Yesterday, sporting a niggling hangover that just wouldn’t go away, I started looking for something to take which would dull the hangover or replace the feeling of it with a different feeling all together. I had been reading about how promethazine was not only an antihistamine, but also a central nervous system depressant, which can also potentiate opiates, alcohol, tricyclic antidepressants, and other chemicals. The side effects of promethazine included sedation and euphoria, which sounded interesthing to me, seeing as promethazine is available over the counter at the pharmacy.
Armed with a 50 pack of Phenergan 25mgs, I decided to take a handful of them and see what sort of effects I could get out of the drug. I took my first 75mg dose at around 12pm, and waited a while. Over a period of about an hour, I started noticing the effects of the drug. I felt sleepy and heavy, the visualiser on my music player started looking very interesting, and I stared at it for about 30 minutes. I eventually pulled myself away from staring at it, and went back to IRC, and started chatting away. About an hour and a half after taking the first dose I took another 50mg. I continued to chat on IRC and briefly stare at the visualiser which had started looking better and better as time went on.
About an hour after the 2nd dose, a friend had asked me to play a game of Modern Warfare 2 with him on the PS3, so I took a further 25mg of phenergan and got up to go to the loungeroom. As I got up I noticed I was having a little trouble breathing, it felt like something was sitting on my chest. I was also feeling extremely heavy and reasonably cloudy headed. I sat myself down on the couch and started playing the game, which I was totally shitty at. By this time I was totally buzzing off the drug and feeling so sedated I would have been able to close my eyes and fall asleep sitting up if I had wanted to. I also had a very slight feeling of euphoria, and my limbs were so heavy it took a lot of effort to move around. My breathing was still heavy and laboured but not as much as before I had taken the 3rd dose.

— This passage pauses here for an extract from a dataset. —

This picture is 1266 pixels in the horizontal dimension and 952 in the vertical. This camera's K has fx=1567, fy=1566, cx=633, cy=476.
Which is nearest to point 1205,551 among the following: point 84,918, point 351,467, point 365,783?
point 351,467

After around an hour of MW2 I went back to my room to chill out in front of my computer. As I got up off the couch, my knees buckled and I almost fell. I could barely stay standing, and movement was clumsy and difficult. I was also feeling disassociated, and nothing around me seemed real. When I sat back at my computer, I could see the room breathing with me, as thought I had taken a lot of pot or acid.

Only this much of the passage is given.